I was really happy with what I purchased from a LFS, so when I got the plant home, I cut clones of it to grow in several tanks. The new cuttings grew leaves that were not even a tenth the size of the leaves on the plant when I purchased it in all 3 tanks, what am I doing wrong?


----------



## Nue (Dec 27, 2009)

Im not sure if I'm understanding you correctly. Are you wondering why the new leaves are smaller?


----------



## Fishfarmer Randy (Sep 25, 2010)

exactly, it had huge beautiful leaves that were over an inch long, and the new leaves are not even an 1/8th of an inch.


----------



## mistergreen (Dec 9, 2006)

Most plants will change their leaf size and even shape in different environments.
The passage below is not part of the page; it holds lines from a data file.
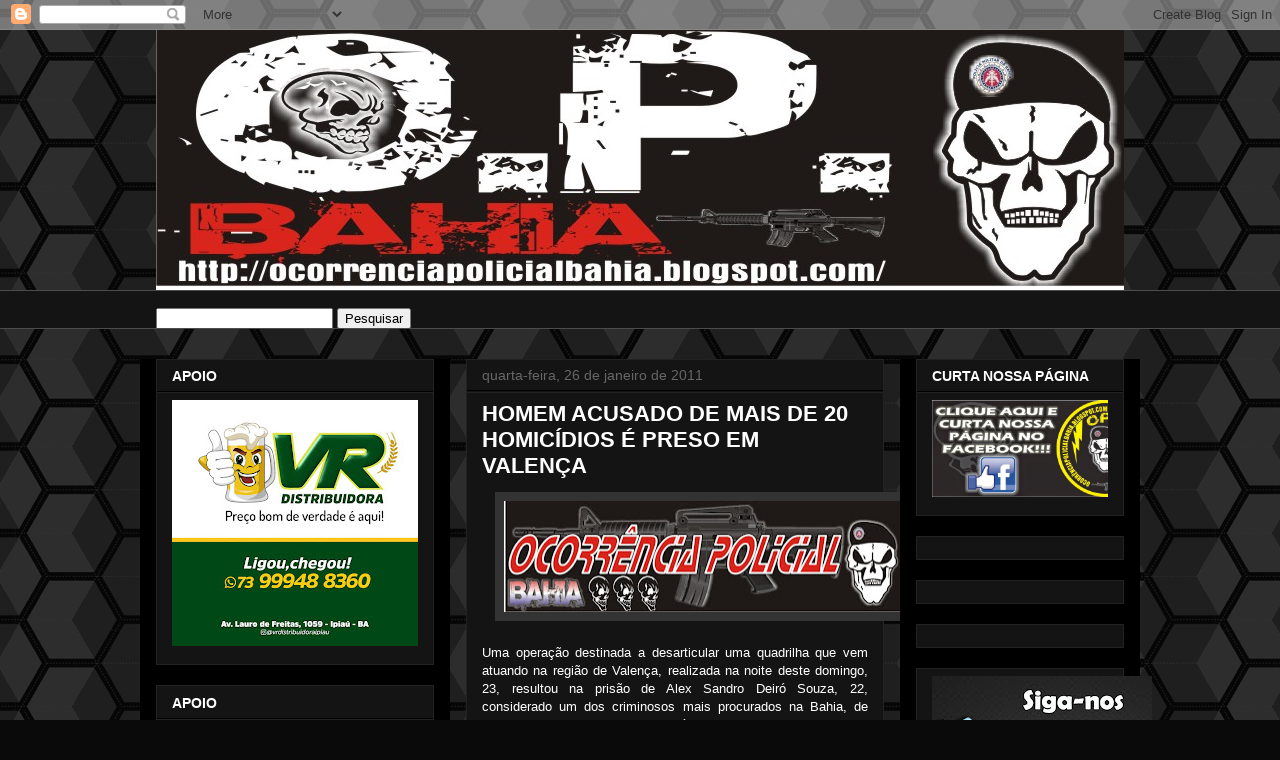

--- FILE ---
content_type: text/html; charset=UTF-8
request_url: https://www.ocorrenciapolicialbahia.com/b/stats?style=BLACK_TRANSPARENT&timeRange=ALL_TIME&token=APq4FmDbRv0RIyNBXdCzTtFJsSJ8WK7T_N-6K_Tzq7XpdU1Uv48SN6U5F2K2SXp3xytnw3rlwTKU3NR1bKoMydySvB6GFF3D-g
body_size: 41
content:
{"total":29621997,"sparklineOptions":{"backgroundColor":{"fillOpacity":0.1,"fill":"#000000"},"series":[{"areaOpacity":0.3,"color":"#202020"}]},"sparklineData":[[0,13],[1,17],[2,10],[3,16],[4,13],[5,13],[6,49],[7,100],[8,51],[9,27],[10,19],[11,23],[12,15],[13,10],[14,18],[15,19],[16,14],[17,18],[18,11],[19,12],[20,11],[21,19],[22,15],[23,16],[24,14],[25,13],[26,58],[27,38],[28,26],[29,29]],"nextTickMs":80000}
The big leaves probably grew out of the water in full sun light.


----------



## Fishfarmer Randy (Sep 25, 2010)

The plants look pretty much the same today as the day i posted this, but I recently noticed that the plants put out some contrasting red growths with several leaves, so I think it just may take longer to establish when cloning the plant.


----------



## Da Plant Man (Apr 7, 2010)

Just give it time, I have this plant and love it. 

This is a crappy photo and does no justice, but I spent a total of $45 on this tank, just on the filter, flora, and fauna:









I have been having trouble with diatoms but other than that, I love this tank, and the mexican oak leaf in the back grows out of the water sometimes.


----------